Work task. Filter the entries for the word "statistically". Copy each line in which it occurs.

[Information provided — start]

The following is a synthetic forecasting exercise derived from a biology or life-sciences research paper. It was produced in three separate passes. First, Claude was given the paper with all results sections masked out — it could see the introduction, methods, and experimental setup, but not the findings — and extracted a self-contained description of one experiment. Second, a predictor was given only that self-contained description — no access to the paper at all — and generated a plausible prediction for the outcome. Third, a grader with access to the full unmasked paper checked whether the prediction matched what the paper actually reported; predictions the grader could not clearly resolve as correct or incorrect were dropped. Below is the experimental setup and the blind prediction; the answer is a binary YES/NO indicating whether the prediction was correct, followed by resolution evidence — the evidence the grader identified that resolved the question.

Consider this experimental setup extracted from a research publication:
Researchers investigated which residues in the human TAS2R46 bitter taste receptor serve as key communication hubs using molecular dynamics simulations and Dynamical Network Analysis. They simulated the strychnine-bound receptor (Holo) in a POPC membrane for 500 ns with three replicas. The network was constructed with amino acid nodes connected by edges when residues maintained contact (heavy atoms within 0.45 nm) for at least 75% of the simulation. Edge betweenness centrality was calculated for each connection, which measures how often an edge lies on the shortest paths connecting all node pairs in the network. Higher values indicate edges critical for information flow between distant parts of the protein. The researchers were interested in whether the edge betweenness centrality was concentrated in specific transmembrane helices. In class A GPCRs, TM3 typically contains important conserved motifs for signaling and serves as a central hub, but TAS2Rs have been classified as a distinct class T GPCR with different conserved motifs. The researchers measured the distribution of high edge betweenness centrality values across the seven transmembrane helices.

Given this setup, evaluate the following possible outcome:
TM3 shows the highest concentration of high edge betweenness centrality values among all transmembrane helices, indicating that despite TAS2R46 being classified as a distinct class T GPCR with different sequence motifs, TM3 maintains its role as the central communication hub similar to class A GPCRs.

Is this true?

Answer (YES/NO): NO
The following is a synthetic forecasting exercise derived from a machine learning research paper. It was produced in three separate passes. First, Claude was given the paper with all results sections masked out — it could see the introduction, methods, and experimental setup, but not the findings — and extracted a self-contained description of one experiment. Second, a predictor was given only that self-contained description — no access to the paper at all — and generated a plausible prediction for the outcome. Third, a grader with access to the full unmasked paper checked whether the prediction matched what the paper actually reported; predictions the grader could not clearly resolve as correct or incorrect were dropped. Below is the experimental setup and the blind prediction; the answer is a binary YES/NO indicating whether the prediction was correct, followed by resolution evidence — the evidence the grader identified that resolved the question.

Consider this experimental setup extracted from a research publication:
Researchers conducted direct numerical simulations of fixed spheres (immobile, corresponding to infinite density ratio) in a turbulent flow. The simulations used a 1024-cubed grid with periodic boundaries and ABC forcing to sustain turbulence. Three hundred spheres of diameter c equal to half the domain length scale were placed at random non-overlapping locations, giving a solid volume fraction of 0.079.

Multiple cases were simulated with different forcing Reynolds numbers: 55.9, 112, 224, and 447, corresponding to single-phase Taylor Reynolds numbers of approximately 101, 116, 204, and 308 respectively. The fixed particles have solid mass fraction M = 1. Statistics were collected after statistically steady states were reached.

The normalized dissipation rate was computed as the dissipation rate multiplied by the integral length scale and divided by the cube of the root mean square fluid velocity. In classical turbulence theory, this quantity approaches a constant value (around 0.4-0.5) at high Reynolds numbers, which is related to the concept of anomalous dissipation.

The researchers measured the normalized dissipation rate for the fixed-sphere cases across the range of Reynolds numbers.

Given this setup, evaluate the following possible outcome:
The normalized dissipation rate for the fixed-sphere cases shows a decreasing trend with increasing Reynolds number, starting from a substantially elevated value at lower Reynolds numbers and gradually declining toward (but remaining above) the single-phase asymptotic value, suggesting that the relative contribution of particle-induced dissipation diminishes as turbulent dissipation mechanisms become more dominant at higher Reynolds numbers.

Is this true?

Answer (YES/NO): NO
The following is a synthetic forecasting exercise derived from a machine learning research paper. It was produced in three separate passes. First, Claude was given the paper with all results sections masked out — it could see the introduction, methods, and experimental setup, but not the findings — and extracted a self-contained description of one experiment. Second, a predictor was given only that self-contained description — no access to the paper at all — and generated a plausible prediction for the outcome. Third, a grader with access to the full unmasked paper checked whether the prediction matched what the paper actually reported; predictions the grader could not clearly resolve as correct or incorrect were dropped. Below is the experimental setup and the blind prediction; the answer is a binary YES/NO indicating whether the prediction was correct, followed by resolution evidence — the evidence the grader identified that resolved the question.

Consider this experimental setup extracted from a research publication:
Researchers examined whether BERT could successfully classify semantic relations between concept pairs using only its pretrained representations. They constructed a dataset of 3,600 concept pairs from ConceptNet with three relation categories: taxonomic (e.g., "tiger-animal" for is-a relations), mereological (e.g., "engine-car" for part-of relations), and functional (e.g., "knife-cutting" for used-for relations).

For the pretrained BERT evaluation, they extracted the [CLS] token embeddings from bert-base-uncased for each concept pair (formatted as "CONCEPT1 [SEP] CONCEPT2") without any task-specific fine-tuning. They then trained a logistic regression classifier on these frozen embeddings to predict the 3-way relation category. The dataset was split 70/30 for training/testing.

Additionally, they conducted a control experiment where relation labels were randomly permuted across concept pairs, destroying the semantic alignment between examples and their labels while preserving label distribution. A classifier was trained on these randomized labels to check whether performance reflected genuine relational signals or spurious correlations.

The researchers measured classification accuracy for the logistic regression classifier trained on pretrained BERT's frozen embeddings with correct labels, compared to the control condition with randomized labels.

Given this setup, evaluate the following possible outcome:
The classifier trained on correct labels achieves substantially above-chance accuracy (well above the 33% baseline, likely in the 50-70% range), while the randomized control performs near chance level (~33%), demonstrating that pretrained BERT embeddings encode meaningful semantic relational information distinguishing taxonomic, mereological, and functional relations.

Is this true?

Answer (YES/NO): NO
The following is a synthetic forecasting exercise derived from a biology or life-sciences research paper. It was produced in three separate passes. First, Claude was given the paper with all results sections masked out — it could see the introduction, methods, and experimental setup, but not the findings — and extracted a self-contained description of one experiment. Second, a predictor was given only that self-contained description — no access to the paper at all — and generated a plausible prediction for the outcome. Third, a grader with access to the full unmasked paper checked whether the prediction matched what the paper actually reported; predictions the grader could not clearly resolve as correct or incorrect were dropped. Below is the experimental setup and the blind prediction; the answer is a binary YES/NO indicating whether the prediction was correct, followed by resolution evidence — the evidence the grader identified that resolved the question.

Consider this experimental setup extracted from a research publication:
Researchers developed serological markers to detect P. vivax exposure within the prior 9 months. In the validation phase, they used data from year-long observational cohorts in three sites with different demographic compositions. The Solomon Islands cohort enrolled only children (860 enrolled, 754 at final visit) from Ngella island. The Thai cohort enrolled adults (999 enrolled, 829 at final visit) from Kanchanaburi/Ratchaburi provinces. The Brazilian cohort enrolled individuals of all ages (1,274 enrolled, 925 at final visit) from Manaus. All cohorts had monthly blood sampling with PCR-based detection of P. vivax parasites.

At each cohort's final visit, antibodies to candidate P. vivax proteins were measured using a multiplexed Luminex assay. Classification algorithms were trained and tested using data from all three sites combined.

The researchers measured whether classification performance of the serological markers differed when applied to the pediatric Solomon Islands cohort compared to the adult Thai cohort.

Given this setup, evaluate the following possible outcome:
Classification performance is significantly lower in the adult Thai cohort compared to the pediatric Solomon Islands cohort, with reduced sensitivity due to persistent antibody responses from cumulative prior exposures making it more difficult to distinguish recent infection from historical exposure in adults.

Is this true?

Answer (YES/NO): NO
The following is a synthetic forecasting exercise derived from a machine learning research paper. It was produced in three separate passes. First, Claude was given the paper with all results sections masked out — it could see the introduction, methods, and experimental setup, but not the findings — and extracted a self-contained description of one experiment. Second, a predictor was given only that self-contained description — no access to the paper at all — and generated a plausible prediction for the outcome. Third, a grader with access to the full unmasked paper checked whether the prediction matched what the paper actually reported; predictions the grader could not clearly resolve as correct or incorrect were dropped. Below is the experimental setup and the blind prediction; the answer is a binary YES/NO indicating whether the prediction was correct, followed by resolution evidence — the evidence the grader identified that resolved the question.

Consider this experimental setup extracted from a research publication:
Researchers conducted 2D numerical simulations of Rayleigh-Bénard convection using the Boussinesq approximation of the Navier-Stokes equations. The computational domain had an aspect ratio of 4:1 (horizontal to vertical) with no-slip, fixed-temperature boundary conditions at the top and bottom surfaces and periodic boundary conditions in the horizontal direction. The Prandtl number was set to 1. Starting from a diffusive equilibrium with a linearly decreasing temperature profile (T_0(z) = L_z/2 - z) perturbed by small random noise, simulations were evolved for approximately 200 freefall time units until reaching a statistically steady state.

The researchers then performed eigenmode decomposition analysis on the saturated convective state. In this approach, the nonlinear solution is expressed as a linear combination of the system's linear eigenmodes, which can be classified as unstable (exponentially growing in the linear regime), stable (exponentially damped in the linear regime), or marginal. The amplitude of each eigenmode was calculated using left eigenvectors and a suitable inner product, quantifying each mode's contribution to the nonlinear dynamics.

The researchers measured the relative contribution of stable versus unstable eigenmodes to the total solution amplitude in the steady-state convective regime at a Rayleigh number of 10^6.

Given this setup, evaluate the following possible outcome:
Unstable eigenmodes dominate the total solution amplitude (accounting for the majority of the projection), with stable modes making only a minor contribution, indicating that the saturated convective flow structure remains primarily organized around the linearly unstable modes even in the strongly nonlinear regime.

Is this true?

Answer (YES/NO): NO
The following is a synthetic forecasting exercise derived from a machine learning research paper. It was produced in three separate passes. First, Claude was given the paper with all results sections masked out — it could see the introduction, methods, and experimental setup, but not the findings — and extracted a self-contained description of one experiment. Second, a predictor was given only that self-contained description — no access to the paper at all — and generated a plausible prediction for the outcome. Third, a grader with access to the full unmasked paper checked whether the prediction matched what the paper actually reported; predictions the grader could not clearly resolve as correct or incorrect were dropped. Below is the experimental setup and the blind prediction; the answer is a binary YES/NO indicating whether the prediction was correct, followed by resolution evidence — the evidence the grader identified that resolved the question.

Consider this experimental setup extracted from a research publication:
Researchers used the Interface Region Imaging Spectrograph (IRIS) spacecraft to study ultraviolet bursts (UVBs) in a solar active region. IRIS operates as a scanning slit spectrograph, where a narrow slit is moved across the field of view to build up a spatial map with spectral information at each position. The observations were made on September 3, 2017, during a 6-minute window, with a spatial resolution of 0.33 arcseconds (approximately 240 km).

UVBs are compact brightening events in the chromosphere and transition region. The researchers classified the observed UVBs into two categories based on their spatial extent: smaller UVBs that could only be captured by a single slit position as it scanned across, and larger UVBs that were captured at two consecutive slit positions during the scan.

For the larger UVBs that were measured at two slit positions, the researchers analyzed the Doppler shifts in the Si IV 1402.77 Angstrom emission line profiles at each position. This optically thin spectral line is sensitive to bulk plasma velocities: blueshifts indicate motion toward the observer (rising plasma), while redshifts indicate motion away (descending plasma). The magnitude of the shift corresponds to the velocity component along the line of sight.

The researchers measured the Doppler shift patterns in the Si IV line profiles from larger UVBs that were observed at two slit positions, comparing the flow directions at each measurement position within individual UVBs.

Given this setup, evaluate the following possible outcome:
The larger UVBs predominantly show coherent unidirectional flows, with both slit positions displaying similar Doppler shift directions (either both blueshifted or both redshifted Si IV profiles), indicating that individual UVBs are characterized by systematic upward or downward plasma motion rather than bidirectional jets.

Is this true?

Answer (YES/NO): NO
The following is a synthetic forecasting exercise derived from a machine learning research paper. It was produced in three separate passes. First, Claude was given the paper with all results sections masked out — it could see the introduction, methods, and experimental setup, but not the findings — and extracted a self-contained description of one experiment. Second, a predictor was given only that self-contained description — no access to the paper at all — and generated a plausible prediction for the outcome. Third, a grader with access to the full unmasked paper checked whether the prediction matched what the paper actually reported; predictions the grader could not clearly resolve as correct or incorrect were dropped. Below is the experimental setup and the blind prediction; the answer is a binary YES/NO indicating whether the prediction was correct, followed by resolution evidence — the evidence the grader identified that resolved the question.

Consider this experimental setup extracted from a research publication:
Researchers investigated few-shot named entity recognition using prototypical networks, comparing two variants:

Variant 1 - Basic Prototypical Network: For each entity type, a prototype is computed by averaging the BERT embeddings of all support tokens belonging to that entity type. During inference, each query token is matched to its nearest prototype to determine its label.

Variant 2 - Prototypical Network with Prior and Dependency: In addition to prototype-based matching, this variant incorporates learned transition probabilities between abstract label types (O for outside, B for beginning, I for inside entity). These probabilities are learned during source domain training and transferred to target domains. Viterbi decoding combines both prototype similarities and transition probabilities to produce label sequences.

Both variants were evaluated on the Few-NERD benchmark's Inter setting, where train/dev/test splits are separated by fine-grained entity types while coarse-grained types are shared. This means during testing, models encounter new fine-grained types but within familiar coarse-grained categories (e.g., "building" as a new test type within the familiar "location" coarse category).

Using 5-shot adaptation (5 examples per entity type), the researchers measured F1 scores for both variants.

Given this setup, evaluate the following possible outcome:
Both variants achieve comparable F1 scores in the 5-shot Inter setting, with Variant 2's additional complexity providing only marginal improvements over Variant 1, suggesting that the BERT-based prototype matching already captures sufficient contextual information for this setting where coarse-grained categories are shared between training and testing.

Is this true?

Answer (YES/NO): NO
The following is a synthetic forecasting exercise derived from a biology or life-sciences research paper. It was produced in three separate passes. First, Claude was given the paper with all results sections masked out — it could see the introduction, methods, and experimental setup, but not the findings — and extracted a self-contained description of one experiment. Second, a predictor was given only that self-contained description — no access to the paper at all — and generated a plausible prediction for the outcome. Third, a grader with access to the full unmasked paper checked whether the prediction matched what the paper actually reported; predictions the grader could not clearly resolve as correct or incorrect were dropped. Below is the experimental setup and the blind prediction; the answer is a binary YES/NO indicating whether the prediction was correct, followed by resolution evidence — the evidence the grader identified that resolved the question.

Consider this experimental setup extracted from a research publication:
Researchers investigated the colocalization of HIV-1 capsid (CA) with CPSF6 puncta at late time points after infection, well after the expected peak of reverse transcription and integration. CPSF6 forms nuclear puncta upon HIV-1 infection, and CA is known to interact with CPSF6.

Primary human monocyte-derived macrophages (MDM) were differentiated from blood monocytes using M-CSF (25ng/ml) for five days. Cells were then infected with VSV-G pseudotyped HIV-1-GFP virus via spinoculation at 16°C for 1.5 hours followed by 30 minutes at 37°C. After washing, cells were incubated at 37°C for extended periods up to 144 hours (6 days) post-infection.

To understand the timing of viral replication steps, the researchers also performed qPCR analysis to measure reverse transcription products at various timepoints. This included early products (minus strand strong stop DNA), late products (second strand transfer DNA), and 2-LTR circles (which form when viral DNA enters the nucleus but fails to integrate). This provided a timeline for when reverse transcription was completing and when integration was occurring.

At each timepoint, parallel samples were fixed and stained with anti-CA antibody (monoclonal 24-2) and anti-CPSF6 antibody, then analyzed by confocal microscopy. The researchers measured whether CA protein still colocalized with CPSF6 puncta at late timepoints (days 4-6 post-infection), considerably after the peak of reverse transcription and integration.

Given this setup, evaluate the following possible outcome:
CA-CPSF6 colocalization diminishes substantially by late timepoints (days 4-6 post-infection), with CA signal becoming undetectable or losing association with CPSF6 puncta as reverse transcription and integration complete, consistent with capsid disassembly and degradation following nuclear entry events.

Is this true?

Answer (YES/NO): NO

[Information provided — finish]

Result for this task.
Multiple cases were simulated with different forcing Reynolds numbers: 55.9, 112, 224, and 447, corresponding to single-phase Taylor Reynolds numbers of approximately 101, 116, 204, and 308 respectively. The fixed particles have solid mass fraction M = 1. Statistics were collected after statistically steady states were reached.
Researchers conducted 2D numerical simulations of Rayleigh-Bénard convection using the Boussinesq approximation of the Navier-Stokes equations. The computational domain had an aspect ratio of 4:1 (horizontal to vertical) with no-slip, fixed-temperature boundary conditions at the top and bottom surfaces and periodic boundary conditions in the horizontal direction. The Prandtl number was set to 1. Starting from a diffusive equilibrium with a linearly decreasing temperature profile (T_0(z) = L_z/2 - z) perturbed by small random noise, simulations were evolved for approximately 200 freefall time units until reaching a statistically steady state.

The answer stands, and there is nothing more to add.